Researchers surveyed 1,759 parents and taught them that the MMR vaccine and autism are not connected,

At the study’s start, the group of parents who were most opposed to vaccination said that on average, the chance they would vaccinate a future child against MMR was 70 percent.

After these parents had been given information that the MMR vaccine does not cause autism, they said, on average, the chance they would vaccinate a future child was only 45 percent, even though they also said they were now less likely to to believe the vaccine causes autism.

In other words, giving the parents new information made them less likely to trust vaccinating a future child.

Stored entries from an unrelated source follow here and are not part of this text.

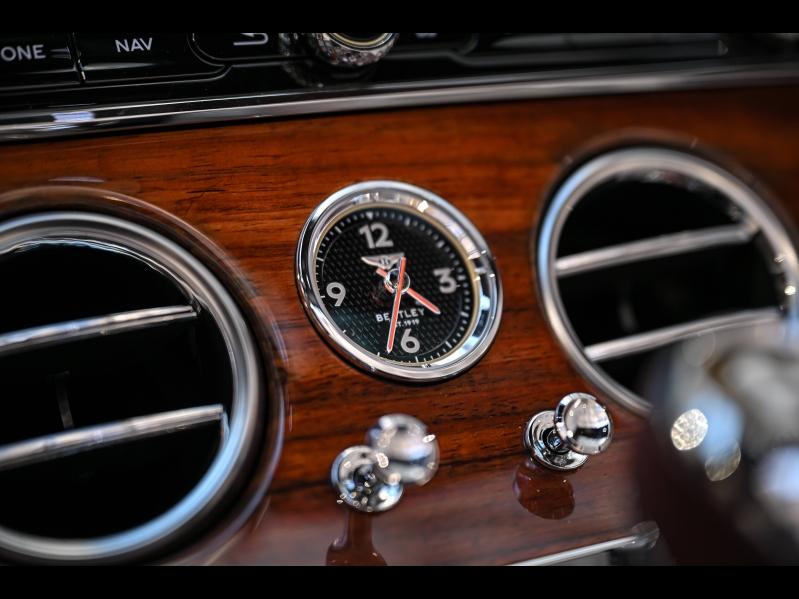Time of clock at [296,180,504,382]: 4:33
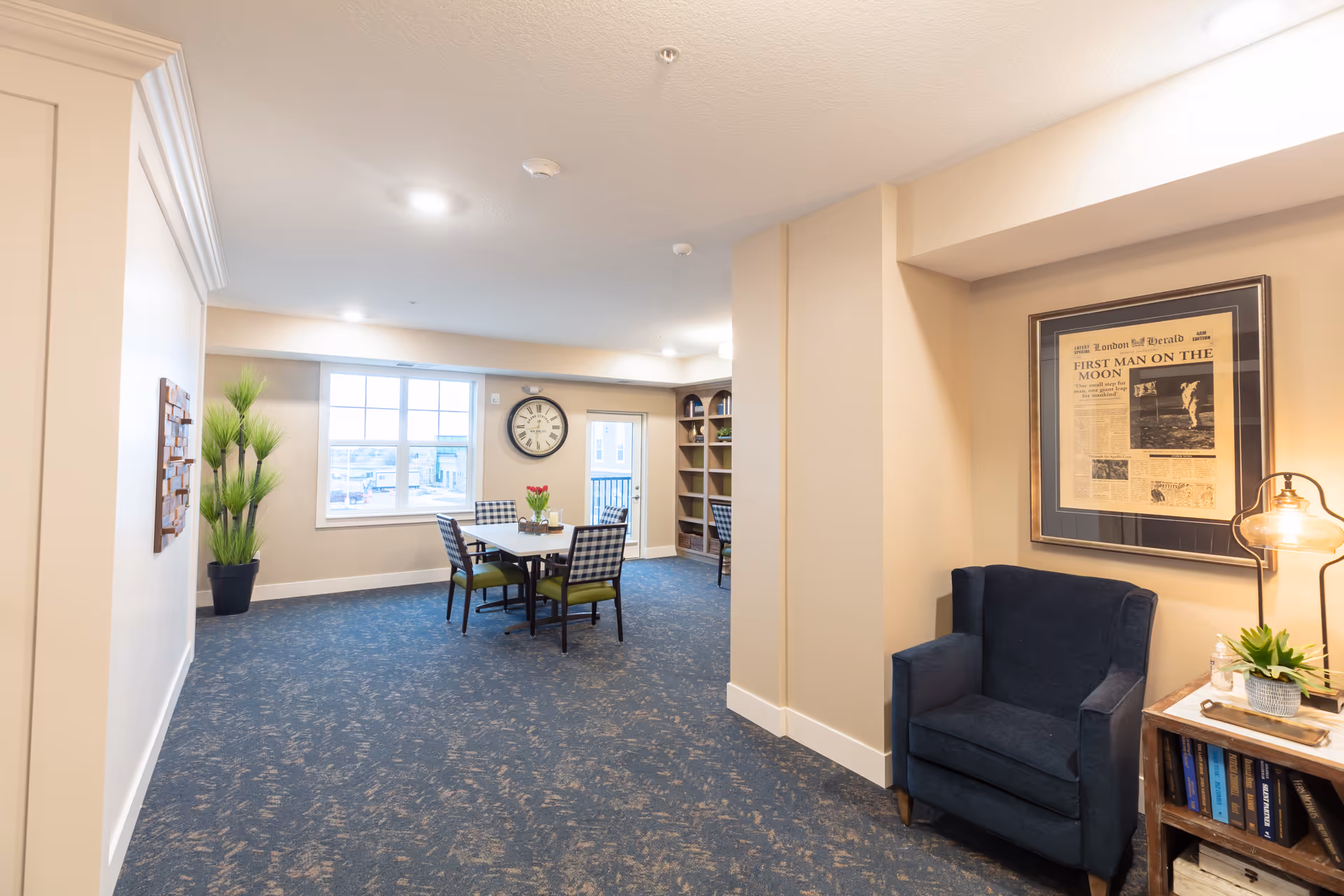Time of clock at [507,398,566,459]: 8:30
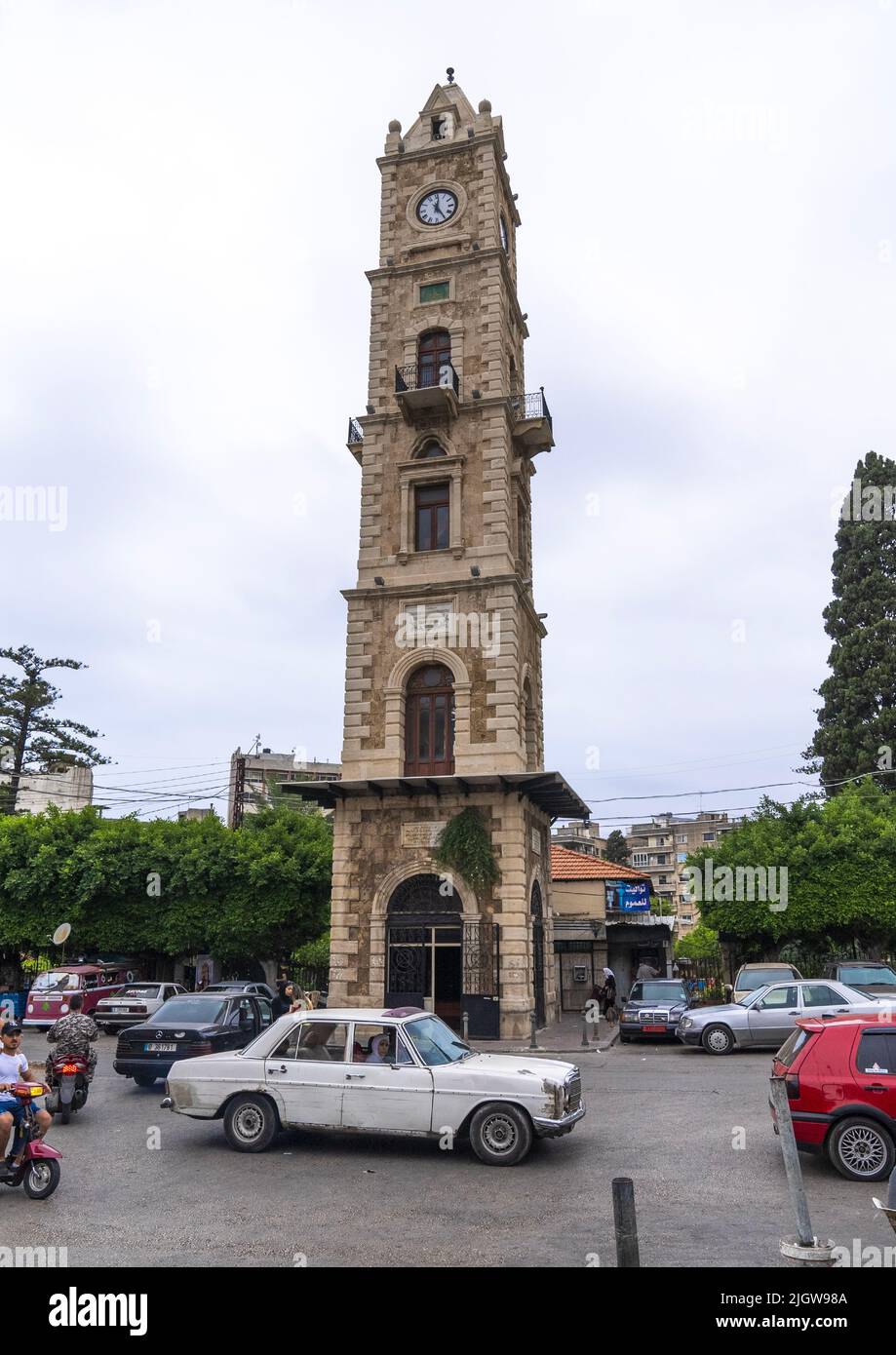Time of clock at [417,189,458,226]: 12:24
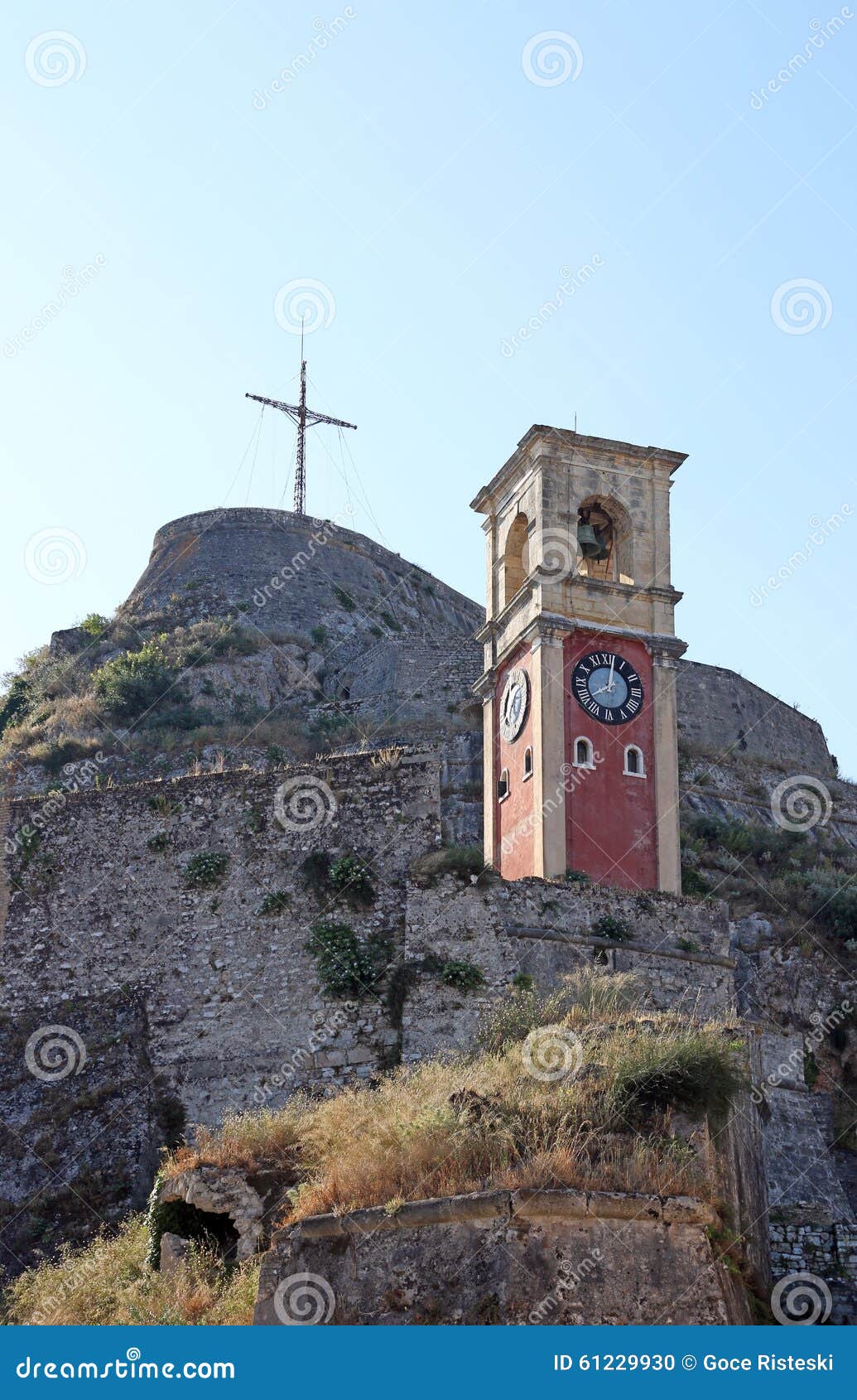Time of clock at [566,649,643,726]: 8:01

“The first message of our study is that the messaging we use to promote childhood vaccines may not be effective, and in some cases may be counterproductive,” said Brendan Nyhan, an assistant professor at Dartmouth College who researches misconceptions about health care. “We need more evidence-based messaging about vaccines. We don’t know what works, and we need to learn more, rather than relying on hunches or intuition.”

To counter this, he told Live Science, public health strategies must target opposition to vaccines by acknowledging that there are a number of reasons parents may feel uncomfortable vaccinating their child.

The study is published in the journal Pediatrics.